Brain Tumours - 2014

Dr Jens Bunt was the recipient of BF grant funding in 2014

Brain Tumours

Brain Tumours
Can expression of the NFI genes in glioblastoma stop tumour growth?
Dr Jens Bunt
University of Queensland
Funded By Rex Owen Banks Estate and Rosemary Palmer Brown
Co-Investigators : Professor Linda Richards
2014 9 Bunt

PROJECT SUMMARY:

Glioblastoma (GBM) is a devastating primary brain cancer that affects around 800 Australians annually. Despite surgery, radiotherapy and chemotherapy, 1 in 2 people diagnosed with GBM will not survive for more than 14 months. The short life expectancy among patients highlights the need for novel therapies. One possible therapeutic strategy, to complement the current treatment, may be to focus on the glial origin of GBM. Glial cells are essential for normal brain development and function, as they play important roles in regulating synapse formation and function as well as supplying nutrients to neurons. GBM tumours originate from these cells. If we can reactivate the glial differentiation program that normally drives the production of glial cells in the brain, we can potentially induce the differentiation of cancer cells and prevent further tumour growth.

One family of genes required for normal glial biology is the Nuclear Factor One (NFI) transcription factor family. Transcription factors are master regulators of gene expression, thereby coordinating the expression of other genes during processes such as proliferation and differentiation. In GBM, these genes are commonly deleted or mutated.
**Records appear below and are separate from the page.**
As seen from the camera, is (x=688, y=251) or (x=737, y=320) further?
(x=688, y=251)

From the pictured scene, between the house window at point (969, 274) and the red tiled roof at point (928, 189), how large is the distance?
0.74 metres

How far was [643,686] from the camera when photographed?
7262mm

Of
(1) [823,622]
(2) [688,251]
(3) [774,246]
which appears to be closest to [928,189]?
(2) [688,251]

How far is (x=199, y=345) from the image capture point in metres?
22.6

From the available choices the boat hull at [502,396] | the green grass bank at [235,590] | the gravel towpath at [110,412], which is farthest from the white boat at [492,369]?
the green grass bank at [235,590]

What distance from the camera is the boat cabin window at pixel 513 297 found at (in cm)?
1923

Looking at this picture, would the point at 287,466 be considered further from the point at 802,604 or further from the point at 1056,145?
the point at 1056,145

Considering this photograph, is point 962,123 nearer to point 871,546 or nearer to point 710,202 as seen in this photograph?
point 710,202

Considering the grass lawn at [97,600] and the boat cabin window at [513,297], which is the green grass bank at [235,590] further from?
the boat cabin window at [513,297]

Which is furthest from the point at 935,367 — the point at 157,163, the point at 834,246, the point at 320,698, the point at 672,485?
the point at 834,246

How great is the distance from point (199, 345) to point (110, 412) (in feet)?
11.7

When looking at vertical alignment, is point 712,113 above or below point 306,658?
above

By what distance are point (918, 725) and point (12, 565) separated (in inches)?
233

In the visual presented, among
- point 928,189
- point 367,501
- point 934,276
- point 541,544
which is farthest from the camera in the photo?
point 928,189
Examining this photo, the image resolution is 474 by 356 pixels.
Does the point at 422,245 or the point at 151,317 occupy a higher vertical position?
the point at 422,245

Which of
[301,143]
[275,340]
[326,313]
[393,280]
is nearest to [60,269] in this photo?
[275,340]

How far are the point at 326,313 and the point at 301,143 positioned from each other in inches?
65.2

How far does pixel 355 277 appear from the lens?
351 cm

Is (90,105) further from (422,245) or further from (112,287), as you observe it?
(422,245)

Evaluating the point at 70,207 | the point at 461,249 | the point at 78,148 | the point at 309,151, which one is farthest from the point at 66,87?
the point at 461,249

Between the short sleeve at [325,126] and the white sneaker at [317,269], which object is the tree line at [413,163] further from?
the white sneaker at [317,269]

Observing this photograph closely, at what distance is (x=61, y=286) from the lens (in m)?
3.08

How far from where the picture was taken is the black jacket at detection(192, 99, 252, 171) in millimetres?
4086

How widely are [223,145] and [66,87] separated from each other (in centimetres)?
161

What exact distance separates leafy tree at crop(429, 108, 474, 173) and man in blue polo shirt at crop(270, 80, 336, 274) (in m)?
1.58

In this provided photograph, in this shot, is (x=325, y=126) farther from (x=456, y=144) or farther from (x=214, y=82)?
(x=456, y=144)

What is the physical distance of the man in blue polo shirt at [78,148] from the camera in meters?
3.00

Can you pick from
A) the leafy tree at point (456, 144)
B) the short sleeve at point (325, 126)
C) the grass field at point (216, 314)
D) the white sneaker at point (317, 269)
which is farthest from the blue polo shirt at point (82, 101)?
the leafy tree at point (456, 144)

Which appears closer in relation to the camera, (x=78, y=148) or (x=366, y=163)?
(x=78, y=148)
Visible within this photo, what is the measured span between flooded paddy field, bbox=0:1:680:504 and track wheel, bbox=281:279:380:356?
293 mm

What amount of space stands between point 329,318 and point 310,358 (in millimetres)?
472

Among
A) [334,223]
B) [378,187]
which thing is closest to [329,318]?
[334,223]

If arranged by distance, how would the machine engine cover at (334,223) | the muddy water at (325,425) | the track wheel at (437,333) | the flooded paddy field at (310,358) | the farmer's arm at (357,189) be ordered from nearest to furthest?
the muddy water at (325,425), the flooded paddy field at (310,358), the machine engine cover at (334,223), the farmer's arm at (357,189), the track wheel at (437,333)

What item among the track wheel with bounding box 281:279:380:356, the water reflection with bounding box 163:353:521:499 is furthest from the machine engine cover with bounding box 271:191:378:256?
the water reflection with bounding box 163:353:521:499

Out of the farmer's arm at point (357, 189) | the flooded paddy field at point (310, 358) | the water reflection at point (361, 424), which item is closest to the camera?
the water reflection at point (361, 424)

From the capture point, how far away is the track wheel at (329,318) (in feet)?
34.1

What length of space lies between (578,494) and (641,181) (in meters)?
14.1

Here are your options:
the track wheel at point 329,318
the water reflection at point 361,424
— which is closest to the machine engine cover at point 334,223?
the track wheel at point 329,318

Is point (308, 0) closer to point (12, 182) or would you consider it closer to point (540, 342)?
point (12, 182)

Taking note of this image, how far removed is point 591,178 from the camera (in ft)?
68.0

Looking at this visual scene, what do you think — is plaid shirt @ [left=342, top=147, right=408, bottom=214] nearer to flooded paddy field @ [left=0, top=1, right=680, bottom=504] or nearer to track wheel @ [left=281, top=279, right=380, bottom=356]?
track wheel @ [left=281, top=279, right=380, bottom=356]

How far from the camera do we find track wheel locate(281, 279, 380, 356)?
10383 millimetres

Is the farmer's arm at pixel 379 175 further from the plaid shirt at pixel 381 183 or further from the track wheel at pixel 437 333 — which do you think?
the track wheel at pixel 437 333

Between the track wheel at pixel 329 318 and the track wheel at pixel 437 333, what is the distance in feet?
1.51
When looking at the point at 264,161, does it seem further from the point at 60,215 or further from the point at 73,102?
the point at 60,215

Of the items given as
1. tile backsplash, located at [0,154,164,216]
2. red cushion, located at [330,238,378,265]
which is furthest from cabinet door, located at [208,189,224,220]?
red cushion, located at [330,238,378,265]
As the NFI genes drive the differentiation of glial cells during brain development, they may act as tumour suppressors in GBM. NFI expression directly correlates with clinical outcome (less NFI = shorter patient survival) and for the gene NFIB, decreased gene copy number is associated with adverse disease progression and clinical outcome. We found that re-introducing NFI in GBM cells stops cancer cell division and promotes the transition of these cells into normal glial cells, effectively reversing the cancer. Here, we propose that activating the NFI pathway may provides a novel complementary strategy for treating GBM.

In this proposal, we will test the hypothesis that activating NFI in primary GBM tumours both stops their growth and reverses the cancer. Briefly, primary tumours resected from human patients will be grown in mice. Grafted tumours will be treated using NFI-expressing DNA constructs. The effect of the treatment will be analysed by staining the tumour cells with suitable differentiative and proliferative markers and comparing them to control tumour cells. Together, these experiments, in a pre-clinical mouse model, will determine if targeting NFI gene family is suitable for the treatment of GBM.